Bellengé
un tableau de fleurs et de fruits.
11 pieds et demi de haut, sur 3 pieds 8 pouces de large.
C’est un grand vase plein de fleurs sur son piédestal ; c’est un ramage de verdure qui rampe avec une profusion tout à fait pittoresque sur l’extérieur de ce vase et sur son piédestal ; ce sont autour de ce piédestal des fleurs, des fruits, des grenades, des raisins, des pêches, un grand bassin rempli de la même richesse. C’est, au centre et du côté droit, un grand rideau verd, partie replié partie tombant.
Il m’a semblé qu’il y avait du goût, même de la poésie, dans cette composition ; du luxe, de la couleur, qu’une urne dont je n’ai pas parlé et qui est parmi les fruits, et que le vase étaient bien peints ; le vase de belle forme et de belle proportion, le ramage de verdure jetté avec élégance, et les fleurs et les fruits bien disposés pour l’effet.

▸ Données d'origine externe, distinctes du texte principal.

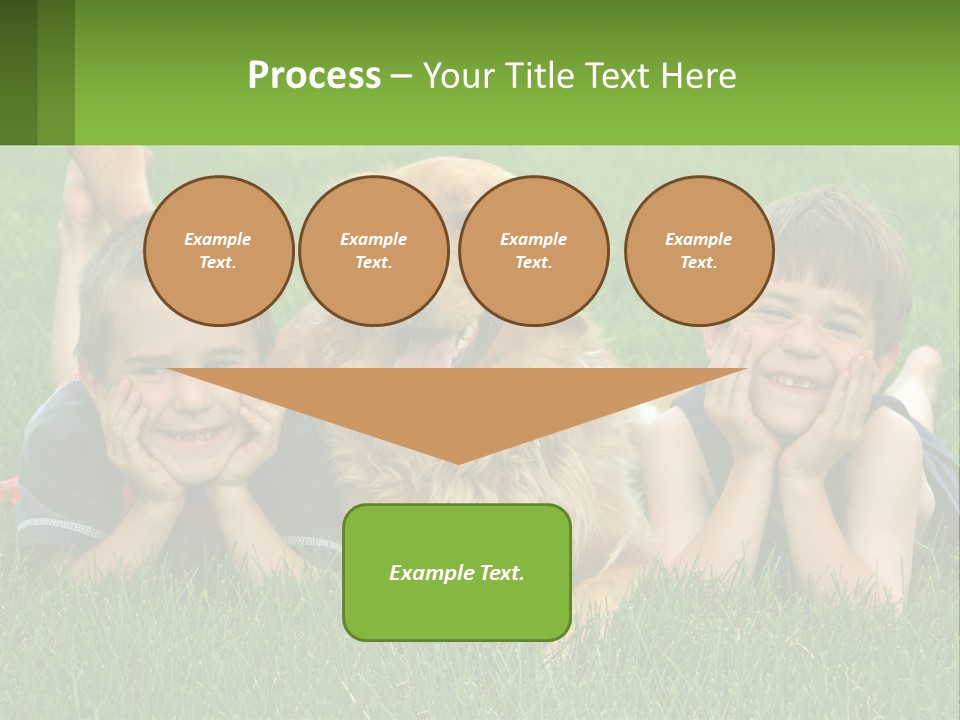 Process – Your Title Text Here

Example Text.

Example Text.

Example Text.

Example Text.

Example Text.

Maître Bachelier, voilà un homme qui vous grimpe sur les épaules. On monte vers ce vase par quelques degrés qui forment le devant du tableau.
Ces sortes de compositions, outre le technique général de l’art, ont une poétique qui leur est particulière ; on peut rendre raison▶ du profil élégant d’un vase, de la grâce d’une guirlande. L’art de dessiner une étoffe n’est pas plus arbitraire que celui de dessiner la figure ; j’en trouve seulement les règles plus cachées, plus secrètes. Pour les découvrir, il faudrait partir des phénomènes les plus grossiers, par exemple, des serpens, des oiseaux, des arbres, des maisons, des papillons ; il est certain qu’un serpent, qu’un arbre, qu’une maison serait ridicule sur le dos d’une femme.
On passerait de là au sexe, à l’âge, à la couleur de la peau, à l’état, à des convenances plus fines, d’où l’on parviendrait à démontrer qu’un dessin de robe est de mauvais goût, et cela aussi sûrement que le dessin de quelque autre objet que ce fût, car enfin les mots de tact, d’instinct, ne sont pas moins vides de sens dans ce cas qu’en tout autre, si l’on fait abstraction de la ◀raison, de l’usage des sens, des convenances et de l’expérience. Quoi qu’il en soit, rien n’est plus rare qu’un bon dessinateur d’étoffes.
Il y a du même artiste sur un buffet de marbre à droite un vase de bronze beau, élégant et bien peint ; autour de ce case, de gros raisins noirs et blancs, et d’autres fruits ; le sep auquel ces raisins sont encore attachés descend du haut d’un vase de terre cuite à large panse ; il y a autour de ce second vase des pêches et des fruits. Chardin, oui Chardin ne dédaignerait pas ce morceau. Il est fortement colorié, les fruits sont vrais, le vase blanchâtre est admirable par la variété des tons gris, rouges, noirs, jaunes et autres accidens de la cuisson. Sur la panse de ce vase des enfants qu’on a groupés, sont très-bien, ils ont bien souffert du feu. Le tout imite à ravir la poterie mal cuite et son coup d’œil rare et frêle.
Voilà des hommes qui n’étaient rien autrefois, et qu’on regarde aujourd’hui ; serait-ce que les bons ne sont plus ? Deshays, Van Loo, Boucher, Chardin, La Tour, Bachelier, Greuze, n’y sont plus ; je ne nomme pas Pierre, car il y a déjà si longtemps que cet artiste ne nuisait plus à personne.
Les autres tableaux de fleurs et de fruits de Bellengé étaient au sallon incognito.